Choosing Development Paths, Personal Values and Aspirations

Choosing Paths - walking on a mountain path

“This Above All:

To Thine Own Self Be True.”

William Shakespeare, Hamlet

Personal Values and Career Paths

One of the most important questions to answer when choosing a professional path is actually a simple one: What do you enjoy doing? The difficulty in authentically answering this question lies in the effort involved in understanding and mastering our own strengths and weaknesses.

Also, most of us are not familiar with the mandatory knowledge and skills required for the profession we aspire to. Fortunately, there are a lot of personality assessment tools, and some of them are free to use like personal values questionnaires or free personality tests like the DISC, MBTI, and BIG5

Our Aspirations and Career Choices

Some studies show that for early career professionals, the confidence drive in a career choice is a crucial step towards professional success to the degree that it affects career paths and earnings.

Sometimes personal preferences, or better yet, our wishes or aspirations, play a key role in the decision-making process. Another study about personality and career roles shows that personal preferences play the role of a mediator between personality traits and career achievements.

So, the chances of being more content with the chosen professions will be higher if personal preferences are in alignment with the personal traits and chosen paths.

The ancient Greek aphorism Know Thyself becomes a fashionable and challenging personal development question. Awareness of the personal values that drive our choices in life, proves to be an important leverage for professional growth.

The Personality Match

Researchers use personality assessments to measure theoretical constructs related to work behaviours, with a focus on personnel decisions, learning plan design, career coaching, annual reviews, etc. The results of these tests are the assessment reports that label people as being introverts or extroverts, achievers, performers, decision-makers, artisans, and give skill scores, general tendencies, etc.

Usually, the methodology involved uses batteries of questions to classify personality traits, and basically, assessment researchers write questions, so that the answers received can easily fit into their response categories.

It’s the magic of classification that makes large concepts look easier to fit into certain categories. But, this magic might be just an illusion that people belong to a certain successful or less successful psychological or occupational category. We can’t be sure that people only fit into the category of achievers, performers, learners, introverts, extroverts, or whatever the profiles suggest.

People react differently to the assessment results, starting with crying because their life dream just got shattered, shouting with anger because the test was completely wrong, laughing because the result was a validation, or being indifferent because to them it was completely irrelevant.

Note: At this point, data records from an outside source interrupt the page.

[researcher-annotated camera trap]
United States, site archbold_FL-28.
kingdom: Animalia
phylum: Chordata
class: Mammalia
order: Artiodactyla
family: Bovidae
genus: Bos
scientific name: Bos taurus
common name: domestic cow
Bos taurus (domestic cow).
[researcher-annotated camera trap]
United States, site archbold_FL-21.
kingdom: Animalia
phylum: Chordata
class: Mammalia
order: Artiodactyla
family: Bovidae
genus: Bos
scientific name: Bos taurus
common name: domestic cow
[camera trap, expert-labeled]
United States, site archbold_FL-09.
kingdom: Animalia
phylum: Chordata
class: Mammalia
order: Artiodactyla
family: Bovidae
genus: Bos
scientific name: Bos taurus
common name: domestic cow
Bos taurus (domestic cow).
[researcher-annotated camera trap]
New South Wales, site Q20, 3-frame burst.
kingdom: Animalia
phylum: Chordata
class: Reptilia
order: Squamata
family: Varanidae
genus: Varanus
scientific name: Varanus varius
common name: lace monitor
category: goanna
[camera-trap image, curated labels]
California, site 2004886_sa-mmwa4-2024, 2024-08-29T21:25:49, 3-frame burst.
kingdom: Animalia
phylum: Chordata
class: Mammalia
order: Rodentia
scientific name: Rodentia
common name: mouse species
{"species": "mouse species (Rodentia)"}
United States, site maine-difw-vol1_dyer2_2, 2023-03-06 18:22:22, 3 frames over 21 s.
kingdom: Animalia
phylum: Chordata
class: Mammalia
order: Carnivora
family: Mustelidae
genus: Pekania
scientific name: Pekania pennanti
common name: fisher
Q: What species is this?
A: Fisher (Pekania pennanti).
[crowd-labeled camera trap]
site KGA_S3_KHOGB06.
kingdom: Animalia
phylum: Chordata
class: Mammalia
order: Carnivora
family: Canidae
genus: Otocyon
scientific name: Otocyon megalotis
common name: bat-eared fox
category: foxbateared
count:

So, assessments are not a verdict that restricts the freedom to choose a profession that only values certain traits or skill sets. Tests are just that, tests with potential benefits and limitations which are related mostly to cultural or regional differences.

Self-discovery Journey

People’s personalities are complex and not easy to fit into a single model or matrix. When it comes to choosing paths, one type of assessment tool might not be enough. Even if there are complex investigation methods and they offer some insights related to our natural tendencies, the provided profile reports are just a guide.

Choosing a profession is an individual responsibility, and we definitely can’t blame the tests for this choice.This self-discovery journey can begin with a simple list of strengths and weaknesses or with answers to questions related to our preferences and challenges.

The know-thyself wisdom is a self-assessment and a safe path to take because no one else knows our likes and dislikes better than ourselves.